Pro: Sweet! $500 for a running car on Craigslist. For not much of your monthly pay, you can outright buy a vehicle and have no payments. Granted, there is the rule of diminishing returns here. Basically, the cheaper the vehicle, the older and higher mileage it will be. Still, take a look at the two or three year old vehicles. If there is a known issue, say oil consumption or ignition failures, the previous owner has most likely had it taken care of before the sale. Basically every manufacturer was making quality vehicles in 2012, so you can’t really lose. Plus, a lot of these few-year-old cars are still new mechanically and in looks, but are 30 or 40 percent off of new prices. Let some other sucker take the massive depreciation hit.
Used: Gross. That $500 car on Craigslist is 30 years old, barely runs, and smells like a truck stop bathroom. Alright, that’s an exaggeration, but there is sometimes a reason buying used is called “buying someone else’s problems.” Used cars could have very limited, or no, warranty left. If that’s the case, you could be on your own, and out of pocket, for all repairs and maintenance. An unscrupulous seller might have discovered a slipping transmission, and is trying to cash out before it blows.
Essentially, the question of new or used depends on your financial picture, and how much your peace of mind is worth. There is certainly no harm in stretching the budget for a new ride if it makes you happy, and no shame in buying used if you are a savvy shopper.

● ● ● ● ● ● ●

Assignment 1 ->
Please return the car-buying text word for word from "Essentially, the question" to "a savvy shopper.".
Assignment 2 ->
In the car-buying text, how far below new prices are many cars that are a few years old?
The lines after the car-buying text come from a different source.

Stored data ->

● ● ● ● ● ● ●

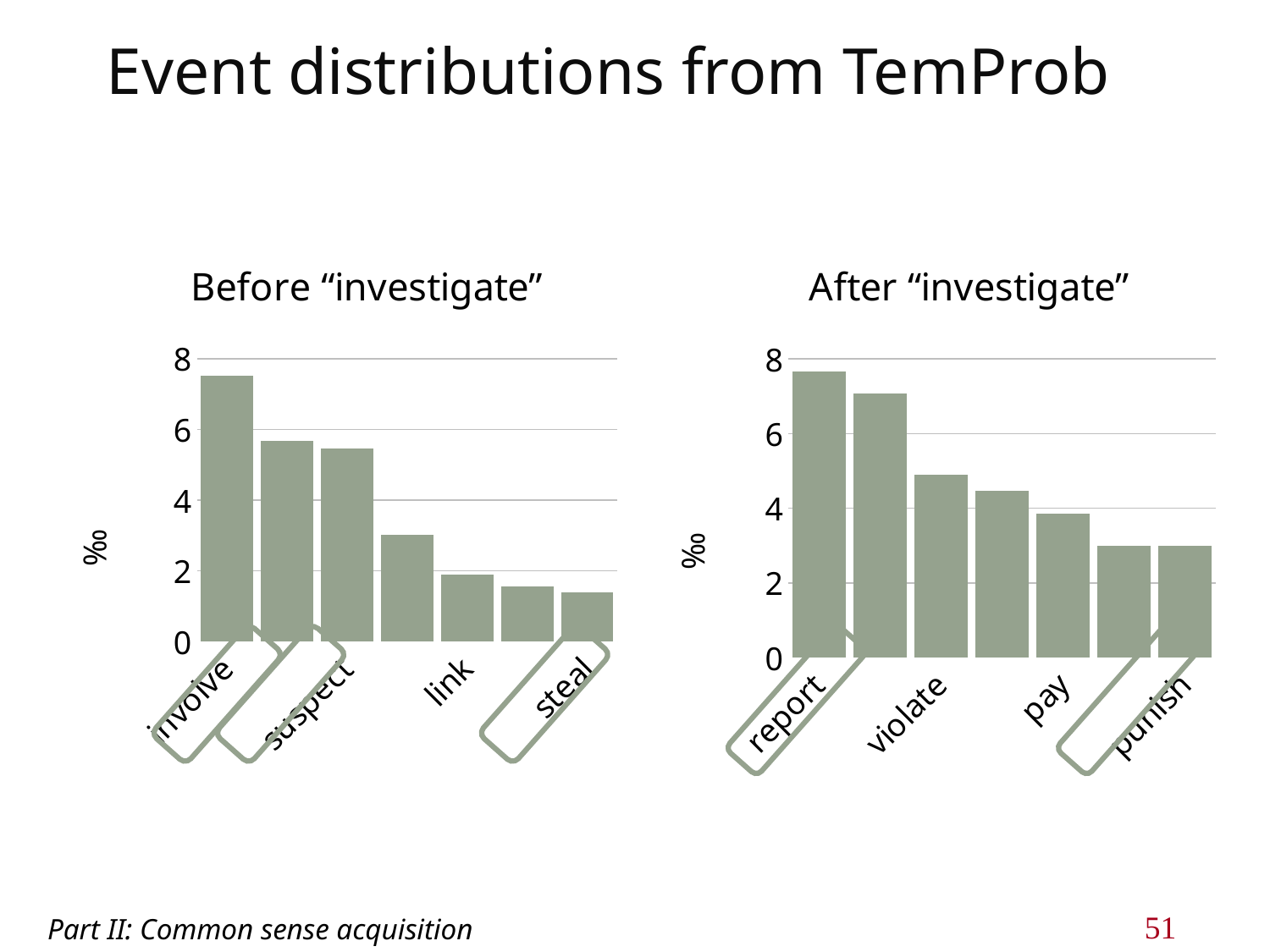
In the "After "investigate"" chart, which is larger, report or violate? report Do the bar values in the "After "investigate"" chart rise or fall from left to right? fall How many bars does the "After "investigate"" chart have? 7 In the "Before "investigate"" chart, is the value for involve greater or less than 6? greater In the "Before "investigate"" chart, which category has the highest value? involve In the "After "investigate"" chart, is the value for violate greater or less than 4? greater In the "Before "investigate"" chart, is the value for suspect greater or less than 6? less What kind of chart is the "Before "investigate"" chart? bar chart In the "After "investigate"" chart, which category has the highest value? report In the "Before "investigate"" chart, which labelled category has the lowest value? steal How many bars does the "Before "investigate"" chart have? 7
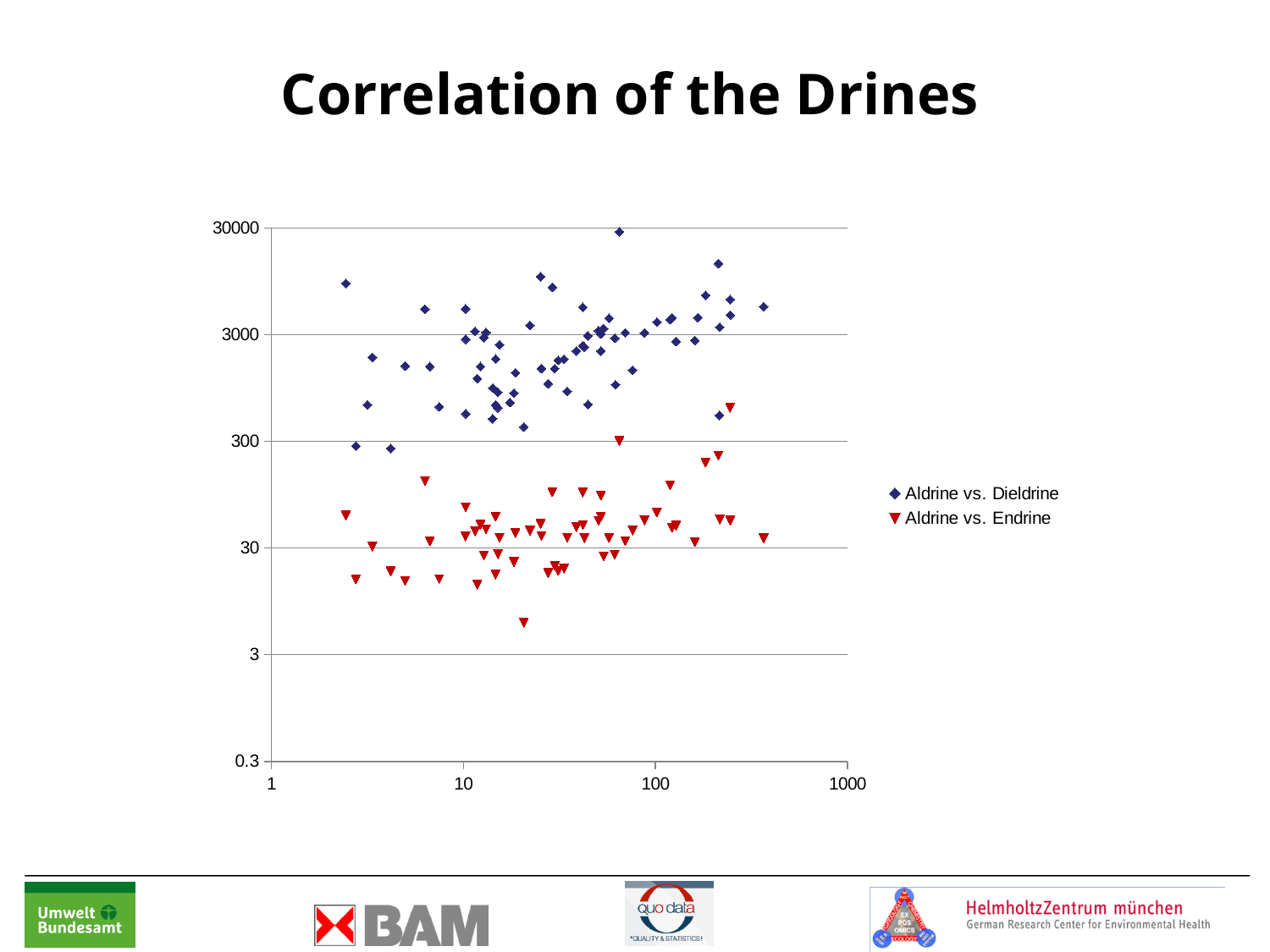
What are the two series named in the legend? Aldrine vs. Dieldrine and Aldrine vs. Endrine What kind of chart is shown on the slide? scatter chart Is the lowest point of the Aldrine vs. Dieldrine series greater or less than 30? greater Is the highest point of the Aldrine vs. Endrine series greater or less than 3000? less Are all points of the Aldrine vs. Endrine series greater or less than 3 on the y axis? greater Which series generally has the higher y-axis values, Aldrine vs. Dieldrine or Aldrine vs. Endrine? Aldrine vs. Dieldrine What is the title of the chart? Correlation of the Drines How many series does the legend list? 2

● ● ● ● ● ● ●

Written solution 1 ->
Essentially, the question of new or used depends on your financial picture, and how much your peace of mind is worth. There is certainly no harm in stretching the budget for a new ride if it makes you happy, and no shame in buying used if you are a savvy shopper.

Written solution 2 ->
30 or 40 percent off new prices.